Back from her first tour, TBB got the letter explaining why the huge relabeled painting and the climate didn’t consitute sexual harassment.

To do this, the state had to interview everyone about what they knew about her, how they felt about her, and when they knew it and when they felt it.

“It was just so surprising to find out what everyone knew or thought they knew,” she said, reminding me of a friend who thought she was stealth, but found a congratulatory posting on the bulletin board for her work in trans rights.  Everybody knew.

To be a tranny is to walk in a minefield, not knowing, waiting for the third gotcha.  What do people know, what do people think they know, what do they expect, what will set them off?

The state paid to build a map to the minefield that TBB was walking through everyday at work.
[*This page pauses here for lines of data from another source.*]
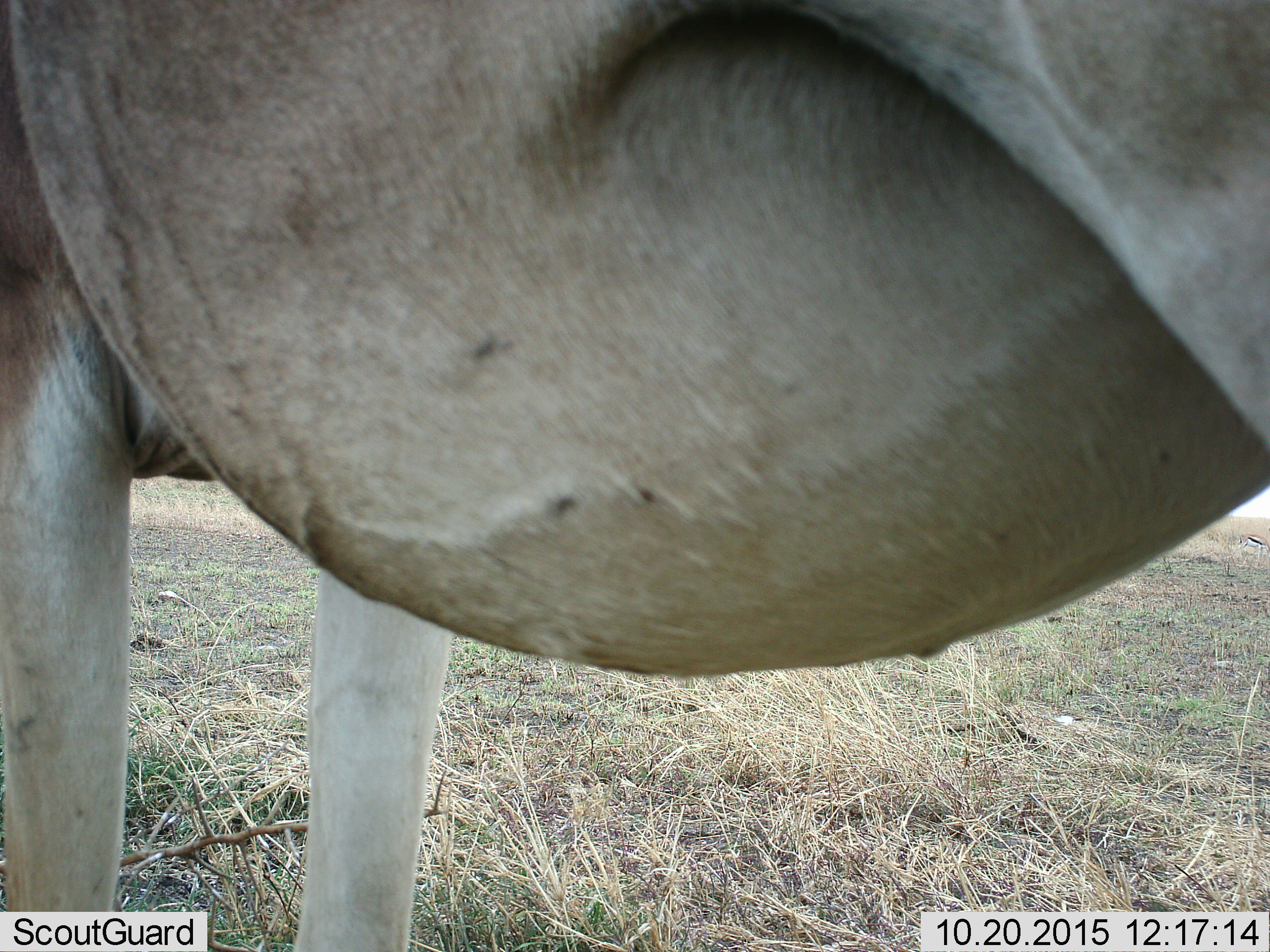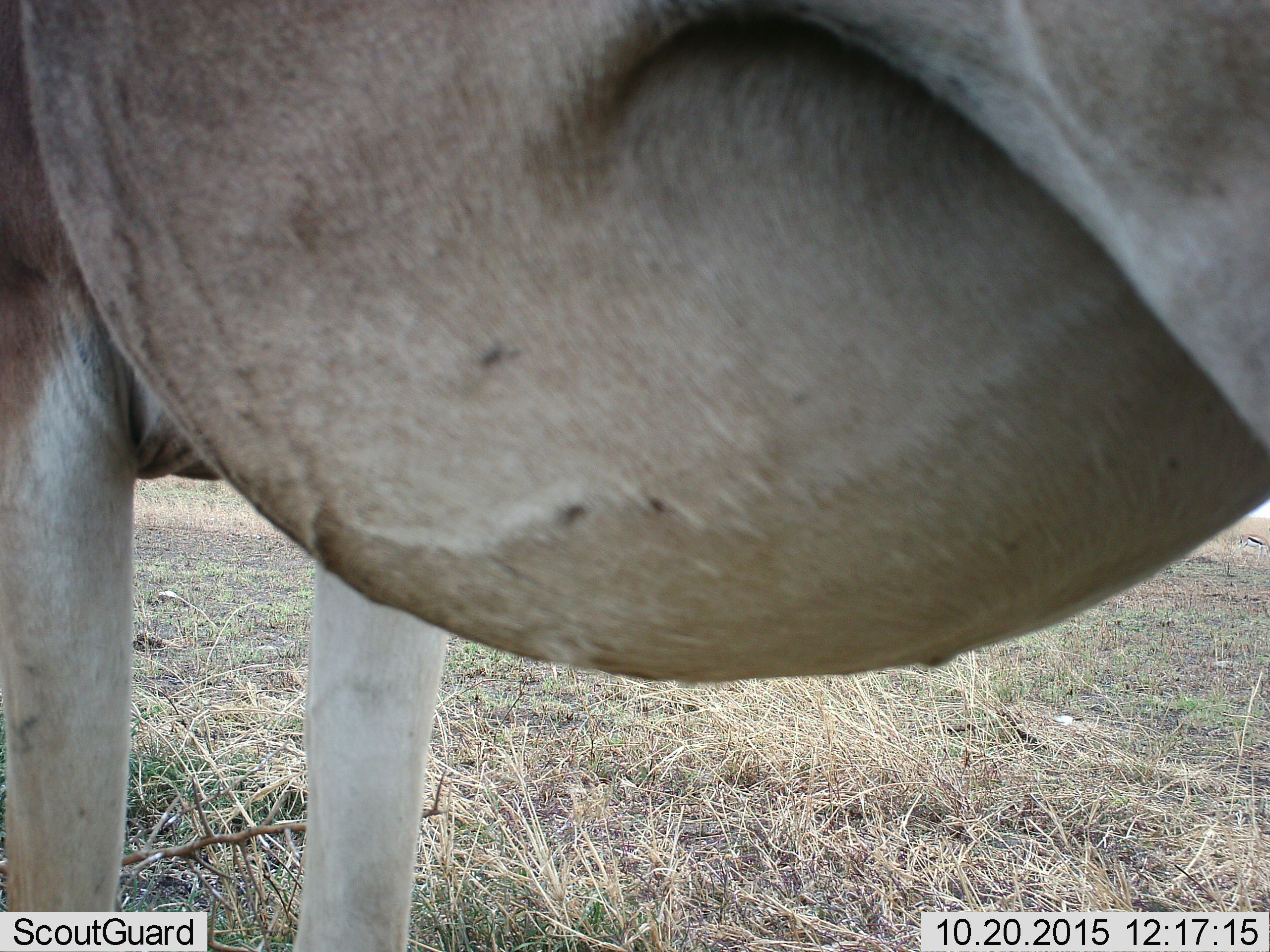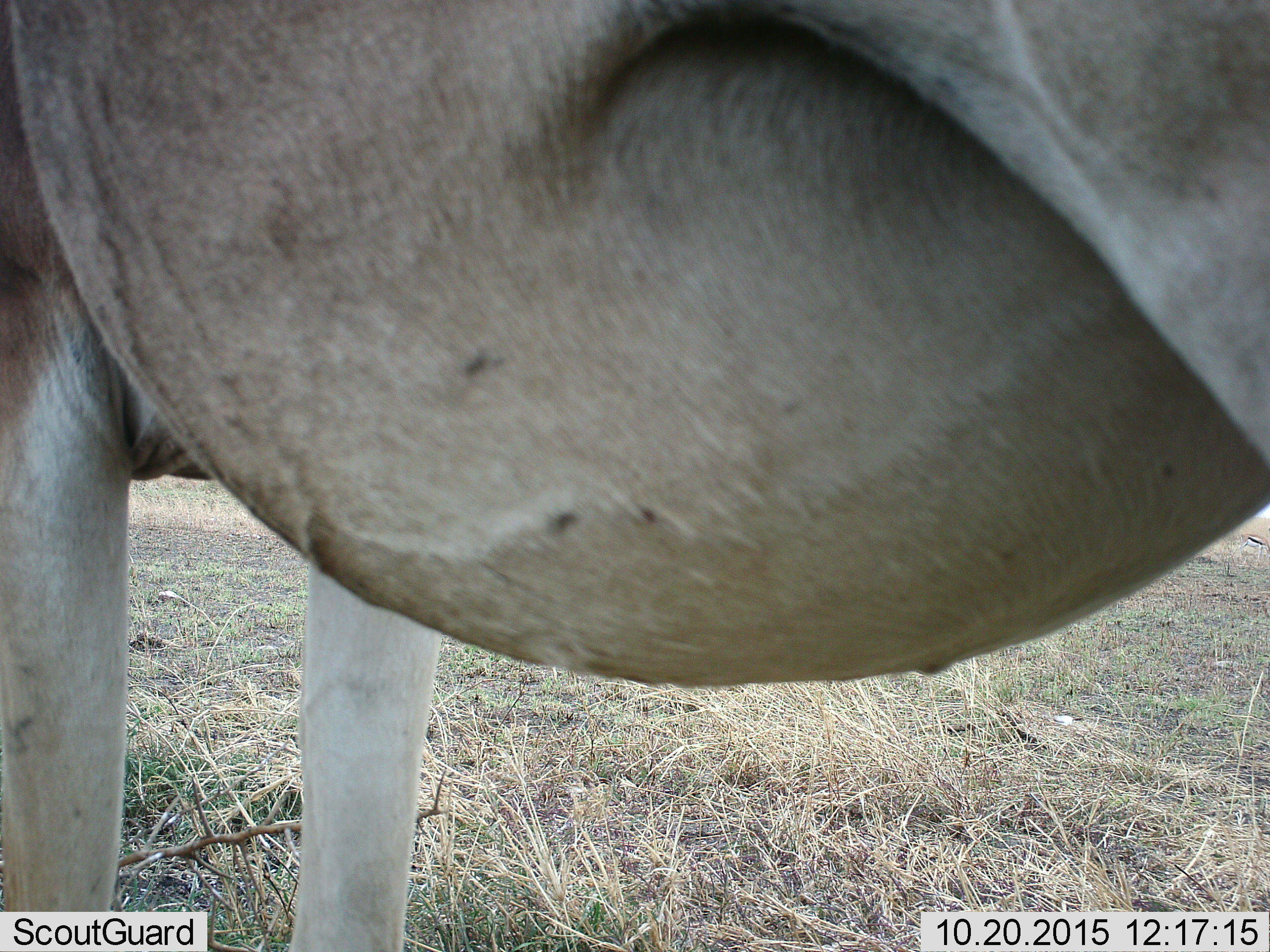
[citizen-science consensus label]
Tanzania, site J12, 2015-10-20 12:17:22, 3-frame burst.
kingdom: Animalia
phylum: Chordata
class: Mammalia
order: Carnivora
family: Felidae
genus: Panthera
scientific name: Panthera leo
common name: lion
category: lionfemale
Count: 1.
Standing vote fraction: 100%.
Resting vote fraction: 0%.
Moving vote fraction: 0%.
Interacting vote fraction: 0%.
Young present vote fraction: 0%.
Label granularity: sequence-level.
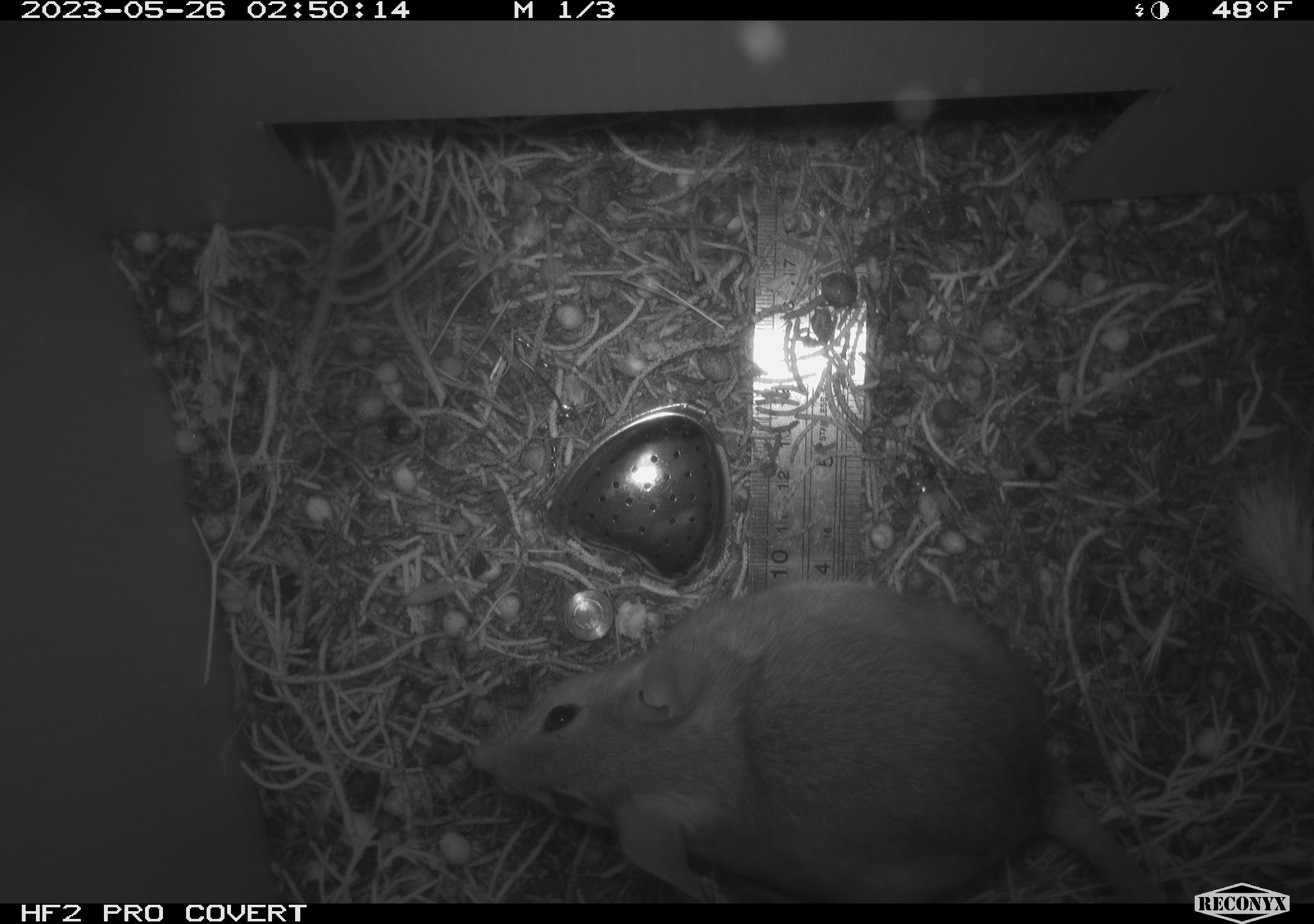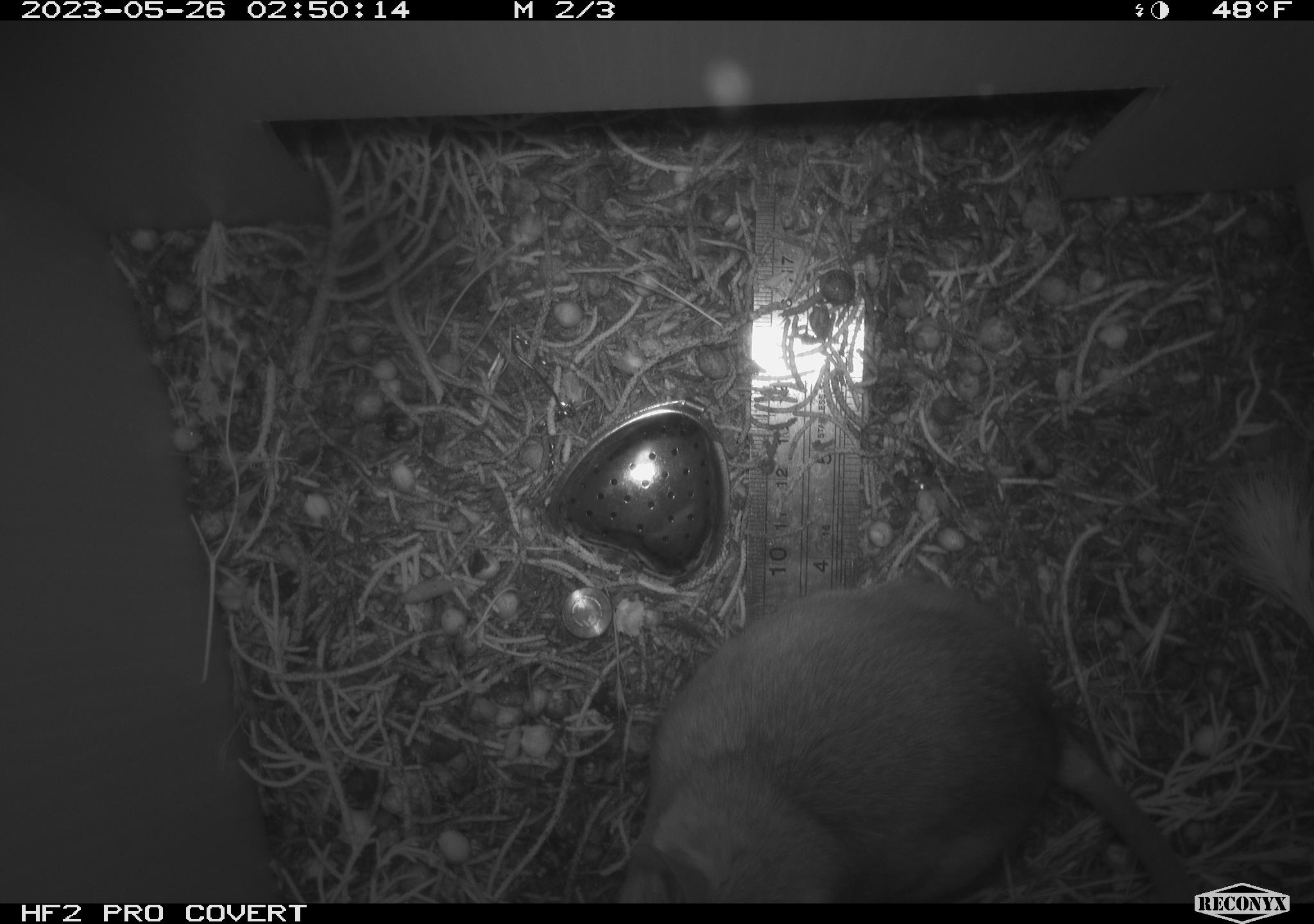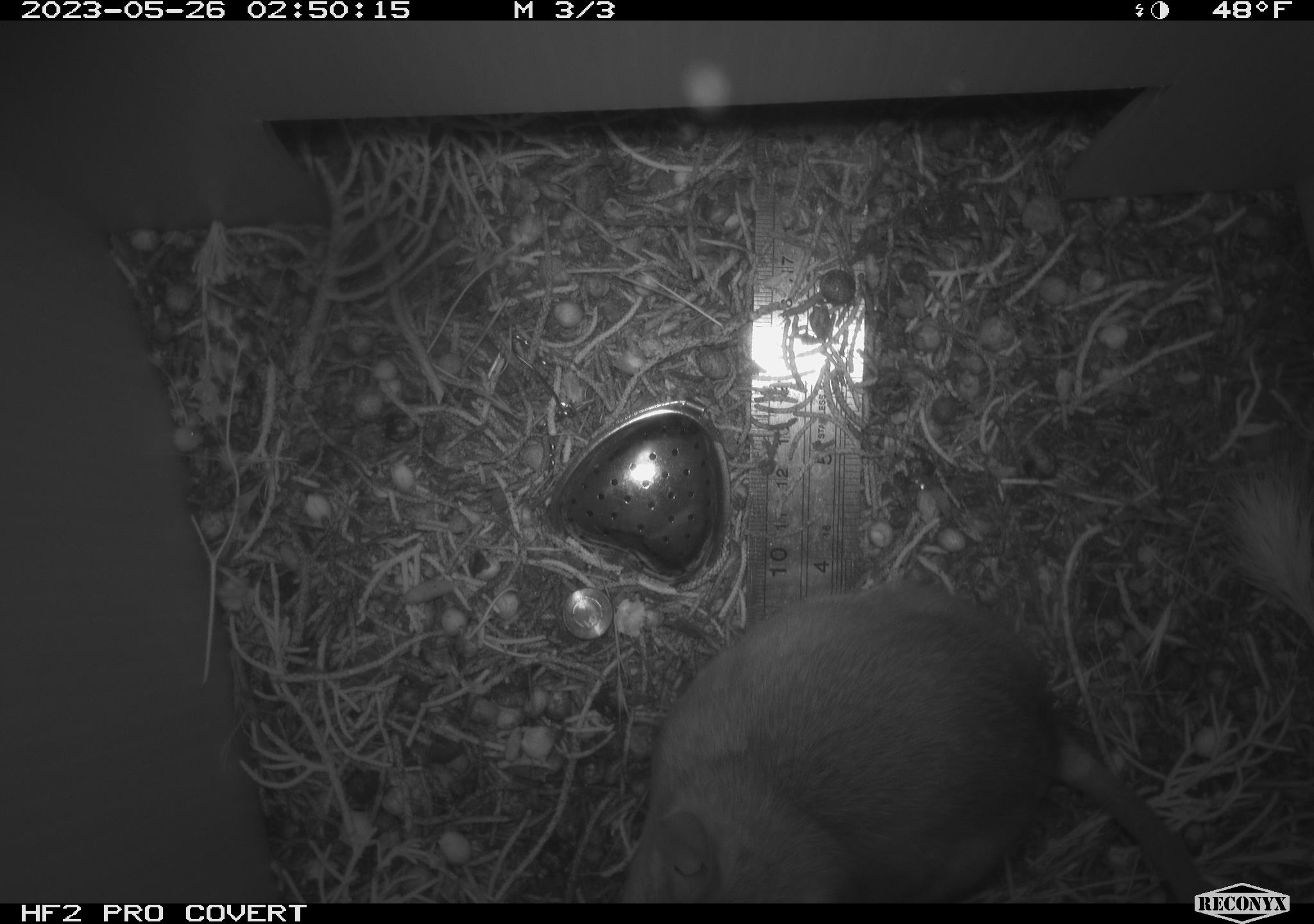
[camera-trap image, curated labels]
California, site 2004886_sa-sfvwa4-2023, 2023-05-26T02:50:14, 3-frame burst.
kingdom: Animalia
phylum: Chordata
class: Mammalia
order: Rodentia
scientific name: Rodentia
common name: rodent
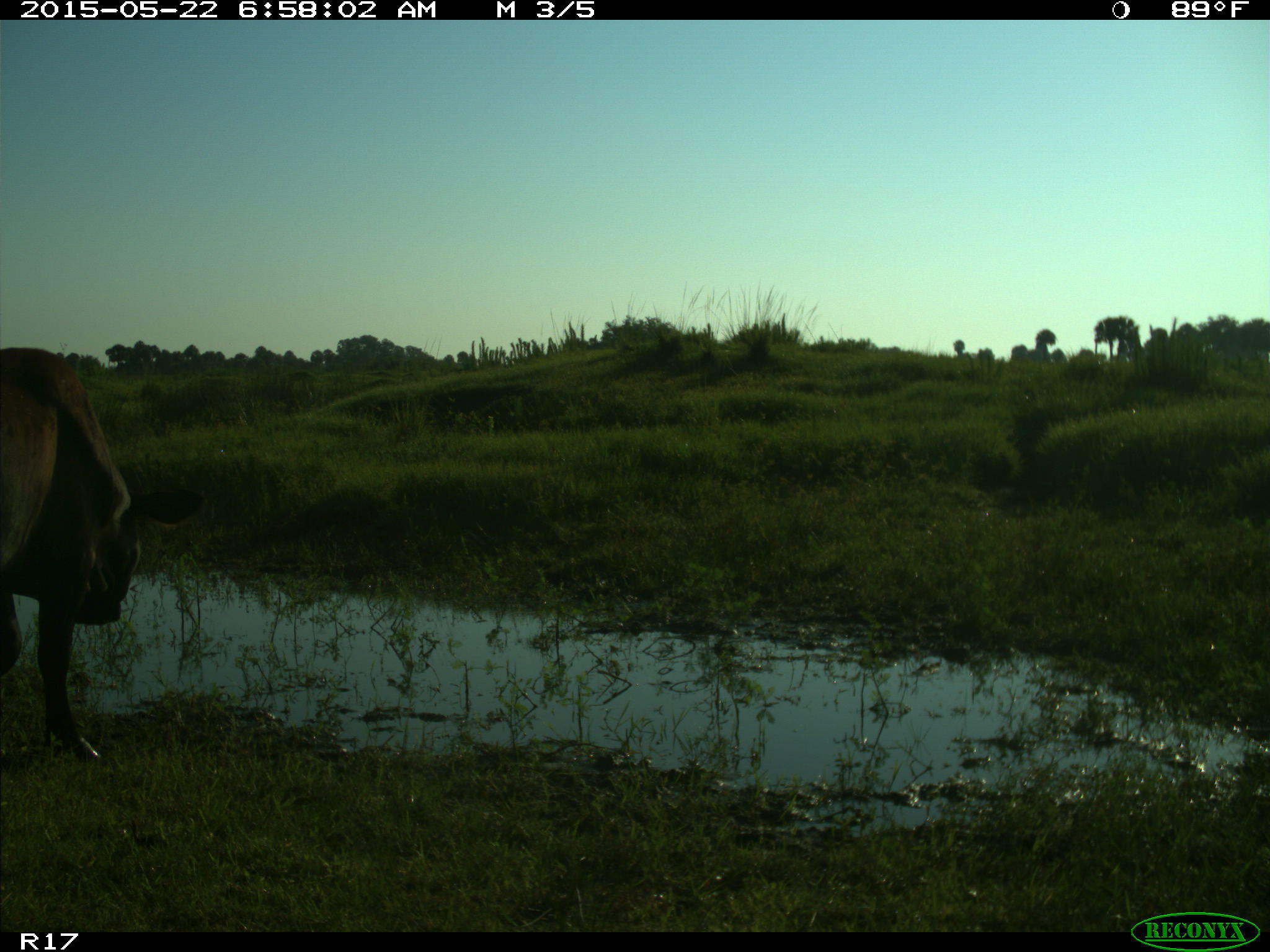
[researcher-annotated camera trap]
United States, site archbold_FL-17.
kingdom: Animalia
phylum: Chordata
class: Mammalia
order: Artiodactyla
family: Bovidae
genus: Bos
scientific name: Bos taurus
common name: domestic cow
Bos taurus (domestic cow).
And to TBB, well, it’s just mind blowing.

2 thoughts on “Map”

  1. Before I transitioned to full-time, my greatest fear was of how other people would react if they found out that I am trans. My experience out and about in the world as a woman prior to transitioning taught me that, as least as far as I knew, I was accepted and treated as a woman wherever I went. So, I dealt with my fear by relying on that experience and the confidence it gave me. I also knew without a doubt that, without that confidence, I did not have the courage to transition.

    That confidence continued to buoy me up in the first few months after transitioning. Slowly, however, I slowly began to realize that, although I seem to be accepted as a woman wherever I go, some, perhaps, even most, people, do recognize that I am trans, especially those I encounter on a regular basis. Gradually, the fear of being recognized as transgender began to fade as I learned that, acceptance as a woman was what I wanted and that being recognized as transgender was not, for me, at least, a hindrance to achieving that goal. As that recognition grew, my fear, or perhaps just my understanding of my fear, changed. Today, I am no longer afraid of people knowing that I am trans. Instead, I fear that “third gotcha” — the discomfort I and other people feel during that moment of first realization that I am trans and the reactions that may follow. So, now, rather than fearing people knowing that I am trans, I find that I am much more comfortable with people who know, than those who don’t. The end result for me is that, while I don’t go around announcing my trans nature to everyone I meet, I do look for opportunities to reveal that fact to those I encounter on a regular basis. This process has resulted in some humorous and enlightening experiences that I have written about on my own blog: The Outing and Trans and Proud. Thanks, Callie, for reminding me about the “third gotcha” and how I have come to deal with that fear.

    And to TBB, I hope you come to enjoy the freedom that I have found from no longer fearing who knows and who doesn’t.

  2. As someone who has lead many fights, including testifying before The US House of Representatives on transgender discrimination, TBB doesn’t fear people knowing her history.

    But that doesn’t stop her from feeling it when the state maps out her everyday minefield in such detail.